--- Begin DATA EXCERPTS ---

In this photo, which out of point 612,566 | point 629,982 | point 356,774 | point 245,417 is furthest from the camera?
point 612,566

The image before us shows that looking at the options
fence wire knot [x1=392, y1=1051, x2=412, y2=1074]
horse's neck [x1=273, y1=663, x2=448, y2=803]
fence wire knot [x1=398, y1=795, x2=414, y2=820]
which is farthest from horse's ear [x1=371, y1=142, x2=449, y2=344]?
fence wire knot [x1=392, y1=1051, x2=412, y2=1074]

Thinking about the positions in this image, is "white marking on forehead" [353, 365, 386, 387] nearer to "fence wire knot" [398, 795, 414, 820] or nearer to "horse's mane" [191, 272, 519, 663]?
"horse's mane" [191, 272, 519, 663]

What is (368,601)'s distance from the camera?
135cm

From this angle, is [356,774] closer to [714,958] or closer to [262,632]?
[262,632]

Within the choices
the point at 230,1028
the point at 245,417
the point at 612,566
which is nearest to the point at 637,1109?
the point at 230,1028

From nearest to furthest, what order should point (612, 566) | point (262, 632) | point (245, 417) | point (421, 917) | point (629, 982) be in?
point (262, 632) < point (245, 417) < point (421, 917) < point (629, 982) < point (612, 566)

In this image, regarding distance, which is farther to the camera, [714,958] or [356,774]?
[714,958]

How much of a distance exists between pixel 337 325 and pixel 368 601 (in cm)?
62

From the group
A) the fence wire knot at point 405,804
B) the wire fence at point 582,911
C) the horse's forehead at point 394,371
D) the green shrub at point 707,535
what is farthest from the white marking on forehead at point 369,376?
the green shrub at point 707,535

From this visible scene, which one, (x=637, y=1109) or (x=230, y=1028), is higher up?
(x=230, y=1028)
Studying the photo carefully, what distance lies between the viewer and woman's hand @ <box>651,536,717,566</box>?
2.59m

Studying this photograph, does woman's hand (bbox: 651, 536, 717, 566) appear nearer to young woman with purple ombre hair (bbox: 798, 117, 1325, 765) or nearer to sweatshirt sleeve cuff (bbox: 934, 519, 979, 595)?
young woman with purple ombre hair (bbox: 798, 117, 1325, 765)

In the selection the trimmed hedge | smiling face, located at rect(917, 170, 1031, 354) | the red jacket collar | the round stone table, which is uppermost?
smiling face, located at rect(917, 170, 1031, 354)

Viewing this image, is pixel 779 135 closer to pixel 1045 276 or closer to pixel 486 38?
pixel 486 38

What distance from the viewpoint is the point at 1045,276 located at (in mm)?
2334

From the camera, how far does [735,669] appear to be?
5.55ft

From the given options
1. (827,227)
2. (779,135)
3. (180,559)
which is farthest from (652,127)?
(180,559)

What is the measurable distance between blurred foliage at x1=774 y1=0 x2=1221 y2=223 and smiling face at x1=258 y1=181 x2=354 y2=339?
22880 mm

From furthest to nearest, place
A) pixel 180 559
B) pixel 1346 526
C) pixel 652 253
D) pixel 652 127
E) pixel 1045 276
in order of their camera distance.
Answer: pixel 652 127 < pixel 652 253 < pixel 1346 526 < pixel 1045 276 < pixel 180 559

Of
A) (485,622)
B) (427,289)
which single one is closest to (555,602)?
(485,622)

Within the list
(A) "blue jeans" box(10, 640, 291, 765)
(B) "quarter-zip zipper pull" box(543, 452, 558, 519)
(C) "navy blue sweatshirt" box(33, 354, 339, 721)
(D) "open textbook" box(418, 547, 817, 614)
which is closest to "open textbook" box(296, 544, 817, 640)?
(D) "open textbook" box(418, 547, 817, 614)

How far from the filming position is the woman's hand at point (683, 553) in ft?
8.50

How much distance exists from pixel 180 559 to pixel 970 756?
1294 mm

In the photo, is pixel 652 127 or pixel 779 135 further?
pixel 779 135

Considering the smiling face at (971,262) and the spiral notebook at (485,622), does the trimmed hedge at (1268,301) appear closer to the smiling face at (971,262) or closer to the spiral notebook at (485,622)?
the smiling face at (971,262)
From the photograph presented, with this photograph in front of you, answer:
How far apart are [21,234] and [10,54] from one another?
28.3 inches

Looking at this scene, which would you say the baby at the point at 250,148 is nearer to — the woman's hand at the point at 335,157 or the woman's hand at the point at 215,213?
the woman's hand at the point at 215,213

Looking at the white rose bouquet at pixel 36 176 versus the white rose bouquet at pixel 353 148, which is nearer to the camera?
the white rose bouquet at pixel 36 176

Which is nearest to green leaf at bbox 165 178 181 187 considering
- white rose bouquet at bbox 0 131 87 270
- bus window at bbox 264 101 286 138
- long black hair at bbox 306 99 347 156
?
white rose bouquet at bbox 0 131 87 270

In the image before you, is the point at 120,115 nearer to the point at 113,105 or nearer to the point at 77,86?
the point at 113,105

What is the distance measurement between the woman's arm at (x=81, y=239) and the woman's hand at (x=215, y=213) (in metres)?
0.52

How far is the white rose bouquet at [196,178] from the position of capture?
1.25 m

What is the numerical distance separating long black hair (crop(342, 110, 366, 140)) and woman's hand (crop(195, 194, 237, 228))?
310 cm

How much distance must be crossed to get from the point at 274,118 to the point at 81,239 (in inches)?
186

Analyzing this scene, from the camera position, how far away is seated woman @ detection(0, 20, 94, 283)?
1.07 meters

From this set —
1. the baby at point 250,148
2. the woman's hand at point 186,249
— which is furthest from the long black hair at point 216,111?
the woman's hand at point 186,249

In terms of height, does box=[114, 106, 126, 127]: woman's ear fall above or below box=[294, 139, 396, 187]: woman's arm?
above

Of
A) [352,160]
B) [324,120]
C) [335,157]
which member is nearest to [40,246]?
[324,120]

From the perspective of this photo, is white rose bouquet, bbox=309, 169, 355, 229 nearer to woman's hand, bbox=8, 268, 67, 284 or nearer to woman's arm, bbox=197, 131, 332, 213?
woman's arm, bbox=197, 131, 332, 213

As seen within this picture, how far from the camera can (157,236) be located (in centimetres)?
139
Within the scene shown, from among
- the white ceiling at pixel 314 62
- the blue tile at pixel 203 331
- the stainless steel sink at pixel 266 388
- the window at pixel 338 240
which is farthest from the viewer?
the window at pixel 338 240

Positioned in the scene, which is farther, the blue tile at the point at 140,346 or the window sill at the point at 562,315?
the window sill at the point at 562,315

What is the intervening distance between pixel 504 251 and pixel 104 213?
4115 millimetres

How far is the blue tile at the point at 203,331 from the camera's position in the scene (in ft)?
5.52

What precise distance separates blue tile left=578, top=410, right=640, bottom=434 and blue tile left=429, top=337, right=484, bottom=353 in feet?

--- End DATA EXCERPTS ---

▶ [PROBLEM DESCRIPTION]
Recast the lines of the records above as a JSON list of strings, one string per line, omitting blank lines.

▶ [WRITTEN ANSWER]
[
  "In this photo, which out of point 612,566 | point 629,982 | point 356,774 | point 245,417 is furthest from the camera?",
  "point 612,566",
  "The image before us shows that looking at the options",
  "fence wire knot [x1=392, y1=1051, x2=412, y2=1074]",
  "horse's neck [x1=273, y1=663, x2=448, y2=803]",
  "fence wire knot [x1=398, y1=795, x2=414, y2=820]",
  "which is farthest from horse's ear [x1=371, y1=142, x2=449, y2=344]?",
  "fence wire knot [x1=392, y1=1051, x2=412, y2=1074]",
  "Thinking about the positions in this image, is \"white marking on forehead\" [353, 365, 386, 387] nearer to \"fence wire knot\" [398, 795, 414, 820] or nearer to \"horse's mane\" [191, 272, 519, 663]?",
  "\"horse's mane\" [191, 272, 519, 663]",
  "What is (368,601)'s distance from the camera?",
  "135cm",
  "From this angle, is [356,774] closer to [714,958] or closer to [262,632]?",
  "[262,632]",
  "Within the choices",
  "the point at 230,1028",
  "the point at 245,417",
  "the point at 612,566",
  "which is nearest to the point at 637,1109?",
  "the point at 230,1028",
  "From nearest to furthest, what order should point (612, 566) | point (262, 632) | point (245, 417) | point (421, 917) | point (629, 982) be in?",
  "point (262, 632) < point (245, 417) < point (421, 917) < point (629, 982) < point (612, 566)",
  "In this image, regarding distance, which is farther to the camera, [714,958] or [356,774]?",
  "[714,958]",
  "How much of a distance exists between pixel 337 325 and pixel 368 601 (in cm)?",
  "62",
  "From the group",
  "A) the fence wire knot at point 405,804",
  "B) the wire fence at point 582,911",
  "C) the horse's forehead at point 394,371",
  "D) the green shrub at point 707,535",
  "what is farthest from the white marking on forehead at point 369,376?",
  "the green shrub at point 707,535",
  "From this visible scene, which one, (x=637, y=1109) or (x=230, y=1028), is higher up?",
  "(x=230, y=1028)",
  "Studying the photo carefully, what distance lies between the viewer and woman's hand @ <box>651,536,717,566</box>?",
  "2.59m",
  "Studying this photograph, does woman's hand (bbox: 651, 536, 717, 566) appear nearer to young woman with purple ombre hair (bbox: 798, 117, 1325, 765) or nearer to sweatshirt sleeve cuff (bbox: 934, 519, 979, 595)?",
  "young woman with purple ombre hair (bbox: 798, 117, 1325, 765)",
  "In the selection the trimmed hedge | smiling face, located at rect(917, 170, 1031, 354) | the red jacket collar | the round stone table, which is uppermost?",
  "smiling face, located at rect(917, 170, 1031, 354)",
  "Viewing this image, is pixel 779 135 closer to pixel 1045 276 or closer to pixel 486 38?",
  "pixel 486 38",
  "What distance from the viewpoint is the point at 1045,276 located at (in mm)?",
  "2334",
  "From the camera, how far does [735,669] appear to be?",
  "5.55ft",
  "From the given options",
  "1. (827,227)",
  "2. (779,135)",
  "3. (180,559)",
  "which is farthest from (652,127)?",
  "(180,559)",
  "What is the measurable distance between blurred foliage at x1=774 y1=0 x2=1221 y2=223 and smiling face at x1=258 y1=181 x2=354 y2=339?",
  "22880 mm",
  "From furthest to nearest, place",
  "A) pixel 180 559",
  "B) pixel 1346 526",
  "C) pixel 652 253",
  "D) pixel 652 127",
  "E) pixel 1045 276",
  "in order of their camera distance.",
  "Answer: pixel 652 127 < pixel 652 253 < pixel 1346 526 < pixel 1045 276 < pixel 180 559",
  "Of",
  "A) (485,622)",
  "B) (427,289)",
  "which single one is closest to (555,602)?",
  "(485,622)",
  "Within the list",
  "(A) \"blue jeans\" box(10, 640, 291, 765)",
  "(B) \"quarter-zip zipper pull\" box(543, 452, 558, 519)",
  "(C) \"navy blue sweatshirt\" box(33, 354, 339, 721)",
  "(D) \"open textbook\" box(418, 547, 817, 614)",
  "which is closest to \"open textbook\" box(296, 544, 817, 640)?",
  "(D) \"open textbook\" box(418, 547, 817, 614)",
  "How far from the filming position is the woman's hand at point (683, 553) in ft?",
  "8.50",
  "How much distance exists from pixel 180 559 to pixel 970 756?",
  "1294 mm",
  "In the photo, is pixel 652 127 or pixel 779 135 further?",
  "pixel 779 135",
  "Considering the smiling face at (971,262) and the spiral notebook at (485,622), does the trimmed hedge at (1268,301) appear closer to the smiling face at (971,262) or closer to the spiral notebook at (485,622)?",
  "the smiling face at (971,262)",
  "From the photograph presented, with this photograph in front of you, answer:",
  "How far apart are [21,234] and [10,54] from one another?",
  "28.3 inches",
  "Looking at this scene, which would you say the baby at the point at 250,148 is nearer to — the woman's hand at the point at 335,157 or the woman's hand at the point at 215,213?",
  "the woman's hand at the point at 215,213",
  "Looking at the white rose bouquet at pixel 36 176 versus the white rose bouquet at pixel 353 148, which is nearer to the camera?",
  "the white rose bouquet at pixel 36 176",
  "Which is nearest to green leaf at bbox 165 178 181 187 considering",
  "- white rose bouquet at bbox 0 131 87 270",
  "- bus window at bbox 264 101 286 138",
  "- long black hair at bbox 306 99 347 156",
  "?",
  "white rose bouquet at bbox 0 131 87 270",
  "In the image before you, is the point at 120,115 nearer to the point at 113,105 or nearer to the point at 77,86?",
  "the point at 113,105",
  "What is the distance measurement between the woman's arm at (x=81, y=239) and the woman's hand at (x=215, y=213) (in metres)?",
  "0.52",
  "How far is the white rose bouquet at [196,178] from the position of capture?",
  "1.25 m",
  "What is the numerical distance separating long black hair (crop(342, 110, 366, 140)) and woman's hand (crop(195, 194, 237, 228))?",
  "310 cm",
  "How much distance must be crossed to get from the point at 274,118 to the point at 81,239 (in inches)?",
  "186",
  "Analyzing this scene, from the camera position, how far away is seated woman @ detection(0, 20, 94, 283)?",
  "1.07 meters",
  "From this set —",
  "1. the baby at point 250,148",
  "2. the woman's hand at point 186,249",
  "— which is furthest from the long black hair at point 216,111?",
  "the woman's hand at point 186,249",
  "In terms of height, does box=[114, 106, 126, 127]: woman's ear fall above or below box=[294, 139, 396, 187]: woman's arm?",
  "above",
  "Of",
  "A) [352,160]",
  "B) [324,120]",
  "C) [335,157]",
  "which member is nearest to [40,246]?",
  "[324,120]",
  "From the perspective of this photo, is white rose bouquet, bbox=309, 169, 355, 229 nearer to woman's hand, bbox=8, 268, 67, 284 or nearer to woman's arm, bbox=197, 131, 332, 213?",
  "woman's arm, bbox=197, 131, 332, 213",
  "As seen within this picture, how far from the camera can (157,236) be located (in centimetres)?",
  "139",
  "Within the scene shown, from among",
  "- the white ceiling at pixel 314 62",
  "- the blue tile at pixel 203 331",
  "- the stainless steel sink at pixel 266 388",
  "- the window at pixel 338 240",
  "which is farthest from the viewer?",
  "the window at pixel 338 240",
  "Positioned in the scene, which is farther, the blue tile at the point at 140,346 or the window sill at the point at 562,315?",
  "the window sill at the point at 562,315",
  "What is the intervening distance between pixel 504 251 and pixel 104 213?",
  "4115 millimetres",
  "How far is the blue tile at the point at 203,331 from the camera's position in the scene (in ft)?",
  "5.52",
  "What precise distance separates blue tile left=578, top=410, right=640, bottom=434 and blue tile left=429, top=337, right=484, bottom=353 in feet?"
]